The Undergoddess for the Niger River is Oya according to Yoruba mythology. She may also be called Yansan, and the full name is Oya Yansan which has the meaning "mother of nine." According to legend, all the cemeteries are hers. Some believe the cemeteries are her home, while others believe that she is the gatekeeper who allows the dead to enter. She is powerful, and is the ruler of the dead. Her elements are whirlwinds and tornadoes, especially those that come with lightning. As a warrior she battles at the side of Shango who is the god of thunder, lightning and fire. Her feast day is on February 2, and her symbols include the horsetail fly-whisk and a number of masks.

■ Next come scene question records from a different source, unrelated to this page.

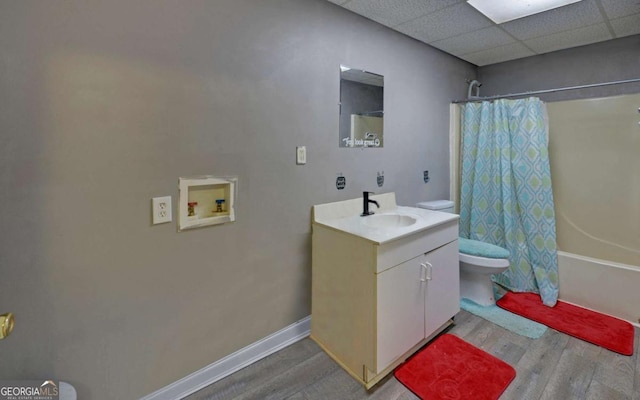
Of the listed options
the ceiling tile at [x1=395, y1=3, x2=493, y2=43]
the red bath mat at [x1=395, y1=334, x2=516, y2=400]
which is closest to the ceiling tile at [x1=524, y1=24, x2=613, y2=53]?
the ceiling tile at [x1=395, y1=3, x2=493, y2=43]

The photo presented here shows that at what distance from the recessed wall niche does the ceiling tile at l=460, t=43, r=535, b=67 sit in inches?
110

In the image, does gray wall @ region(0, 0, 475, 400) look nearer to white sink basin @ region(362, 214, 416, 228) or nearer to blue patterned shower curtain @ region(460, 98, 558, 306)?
white sink basin @ region(362, 214, 416, 228)

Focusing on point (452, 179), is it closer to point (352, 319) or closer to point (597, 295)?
point (597, 295)

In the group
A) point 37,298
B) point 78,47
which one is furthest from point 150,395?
point 78,47

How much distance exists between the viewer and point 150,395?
4.70 feet

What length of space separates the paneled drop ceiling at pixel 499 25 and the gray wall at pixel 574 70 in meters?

Olodumare is God in the Yoruba religious system. Olodumare may also be called Eledumare, Olorun, Olofin-Orun and Eleda. The manifestation that the God assumes is called an Orisha (Orisa or Orixa) which is just a spirit or deity. Historically, African slaves could not freely practice their religion, so they “disguised” their gods with the slave owner gods, mostly the Catholic saints. The West African Yoruba people recognized three spiritual forces: a supreme creator god (Olodumare), messenger spirits similar to angels (the orishas) and the spirits of the dead.

Syncretism means combining different beliefs. Santeria evolved as a syncretic religion with origins in the Caribbean. Slaves were prohibited from practicing their religion, so they synchronized their African gods with the names of the Catholic saints. The one All Mighty God is called Olodumare, and he created the other entities that correspond to the Catholic saints. The religion is a combination of Catholicism and West African Yoruba beliefs, and it may also be called La Regla Lucumi, Regla de Ocha or Lukumi. The belief system does not have a central creed like most religious practices. Instead, the religion is understood in terms of the rituals and ceremonies that are commonplace.

The ruler of the dead in Yoruba mythology was at one time barren or could only bear premature children. She makes a sacrifice from the rainbow colored Sacred Cloth. From that she births nine children, and then she is called Iyansan, the "Mother of Nine." The number nine becomes her sacred number which is related to the creative process. Premature children and barrenness are symbolic of a woman's journey through the creative process. The multicolored cloth represents the variety of aspects a woman must consider before birthing a creative idea. In other words, the "cloth of many colors" represents the gestation process that is needed for ideas to mature.

The Atlantic slave trade transported West African natives into Cuba, Puerto Rico and other Caribbean locations. The slaves brought their religious beliefs which were banned by the slave owners. To keep the true roots of their beliefs hidden, this syncretic religion evolved using ideas from the Roman Catholic religion.